Personal information
- Full name: Arthur Mitchell Wilson
- Date of birth: 24 August 1888
- Place of birth: South Melbourne
- Date of death: 19 December 1947 (aged 59)
- Place of death: Richmond, Victoria
- Original team(s): Scotch College
- Position(s): Back pocket/half-back

Playing career^{1}
- Years: Club / Games (Goals)
- 1909–1911: University / 51 (3)
- ^{1} Playing statistics correct to the end of 1911.

= Arthur Wilson (gynaecologist) =

Arthur Mitchell Wilson (24 August 1888 – 19 December 1947) DSO was a gynaecologist and obstetrician and an Australian rules footballer who played for the University Football Club in the Victorian Football League (VFL).

He was a foundation fellow of the Royal College of Obstetricians and Gynaecologists.
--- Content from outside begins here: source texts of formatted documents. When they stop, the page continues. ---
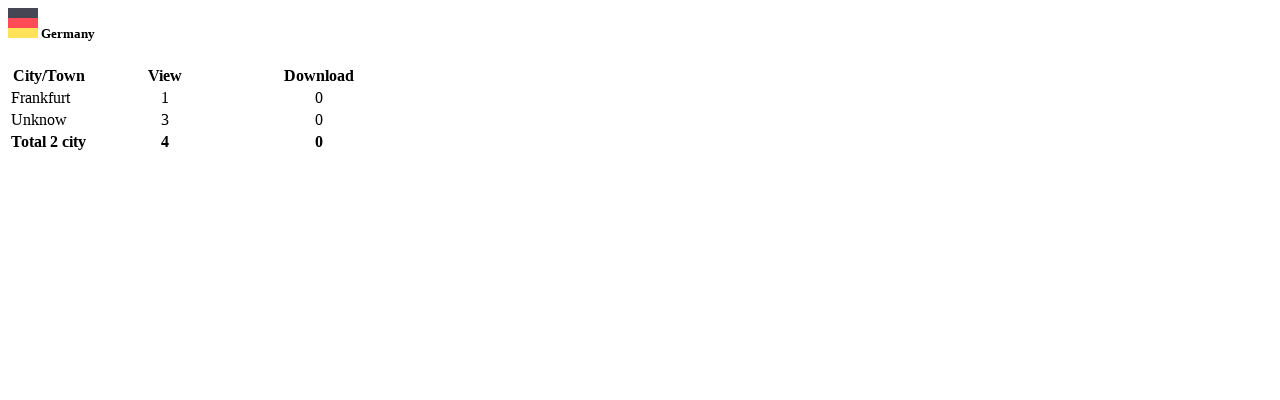

--- FILE ---
content_type: text/html; charset=utf8
request_url: https://actanatsci.com/makale_metric_detay/1783/DE
body_size: 339
content:
<div class="modal-header">
    <h5 class="modal-title"><img src="/app/views/studyo/assets/media/flags/de.svg" height="30"> Germany</h5>
</div>
<div class="modal-body">
    <table class="table">
        <thead>
            <tr>
                <th>City/Town</th>
                <th width="150"><center>
                        View                    </center></th>
                <th width="150"><center>
                        Download                    </center></th>
            </tr>
        </thead>
        <tbody>
                                    <tr>
                <td>Frankfurt</td>
                <td align="center">1</td>
                <td align="center">0</td>
            </tr>
                        <tr>
                <td>Unknow</td>
                <td align="center">3</td>
                <td align="center">0</td>
            </tr>
                    </tbody>
        <tfoot>
            <tr>
                <th>Total 2 city</th>
                <th width="150"><center>
                        4                    </center></th>
                <th width="150"><center>
                        0                    </center></th>
            </tr>
        </tfoot>
    </table>
</div>
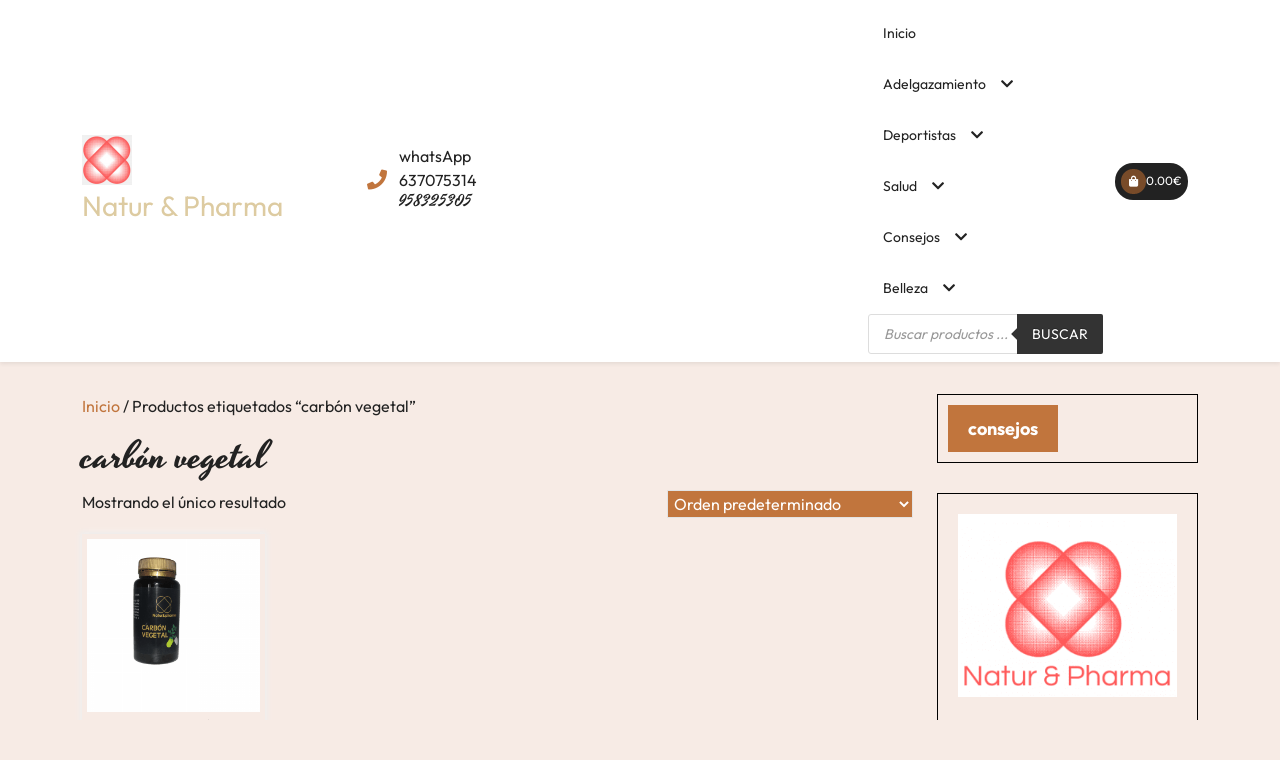

--- FILE ---
content_type: text/javascript
request_url: https://natur-pharma.es/wp-content/themes/barista-coffee-shop/assets/js/theme-script.js?ver=d1547c4f38dbc5cb366ad1da36fa551d
body_size: 605
content:
function barista_coffee_shop_openNav() {
  jQuery(".sidenav").addClass('show');
}
function barista_coffee_shop_closeNav() {
  jQuery(".sidenav").removeClass('show');
}

( function( window, document ) {
  function barista_coffee_shop_keepFocusInMenu() {
    document.addEventListener( 'keydown', function( e ) {
      const barista_coffee_shop_nav = document.querySelector( '.sidenav' );

      if ( ! barista_coffee_shop_nav || ! barista_coffee_shop_nav.classList.contains( 'show' ) ) {
        return;
      }

      const elements = [...barista_coffee_shop_nav.querySelectorAll( 'input, a, button' )],
        barista_coffee_shop_lastEl = elements[ elements.length - 1 ],
        barista_coffee_shop_firstEl = elements[0],
        barista_coffee_shop_activeEl = document.activeElement,
        tabKey = e.keyCode === 9,
        shiftKey = e.shiftKey;

      if ( ! shiftKey && tabKey && barista_coffee_shop_lastEl === barista_coffee_shop_activeEl ) {
        e.preventDefault();
        barista_coffee_shop_firstEl.focus();
      }

      if ( shiftKey && tabKey && barista_coffee_shop_firstEl === barista_coffee_shop_activeEl ) {
        e.preventDefault();
        barista_coffee_shop_lastEl.focus();
      }
    } );
  }
  barista_coffee_shop_keepFocusInMenu();
} )( window, document );

var btn = jQuery('#button');

jQuery(window).scroll(function() {
  if (jQuery(window).scrollTop() > 300) {
    btn.addClass('show');
  } else {
    btn.removeClass('show');
  }
});

btn.on('click', function(e) {
  e.preventDefault();
  jQuery('html, body').animate({scrollTop:0}, '300');
});

jQuery(document).ready(function() {
  var slider_loop = jQuery('#skip-content').attr('slider-loop');
  var owl = jQuery('#top-slider .owl-carousel');
    owl.owlCarousel({
      margin: 0,
      nav: true,
      autoplay:true,
      autoplayTimeout:3000,
      autoplayHoverPause:true,
      autoHeight: true,
      loop: slider_loop == 0 ? false : slider_loop,
      dots:false,
      navText : ['<i class="fa fa-lg fa-chevron-left" aria-hidden="true"></i>','<i class="fa fa-lg fa-chevron-right" aria-hidden="true"></i>'],
      responsive: {
        0: {
          items: 1
        },
        600: {
          items: 1
        },
        1024: {
          items: 1
      }
    }
  })
})

window.addEventListener('load', (event) => {
  jQuery(".loading").delay(2000).fadeOut("slow");
  jQuery(".loading2").delay(2000).fadeOut("slow");
});

jQuery(window).scroll(function() {
  var data_sticky = jQuery('.main-header').attr('data-sticky');

  if (data_sticky == "true") {
    if (jQuery(this).scrollTop() > 1){
      jQuery('.main-header').addClass("stick_header");
    } else {
      jQuery('.main-header').removeClass("stick_header");
    }
  }
});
The Arthur Wilson Memorial Scholarship was established in 1987 with funds from the Arthur Wilson Memorial Foundation. The Foundation had been created in 1951 after a public appeal was launched to perpetuate the memory of Arthur Wilson, an outstanding gynaecologist and obstetrician. The Foundation raised funds for the Arthur Wilson Memorial Wing (1954) to be built as an extension to the south side of the Royal Society of Victoria's Hall (1859) at 8 La Trobe St, Melbourne to house the Royal Australian College of Obstetricians and Gynaecologists.

His son Mac played league football for Melbourne in the 1940s.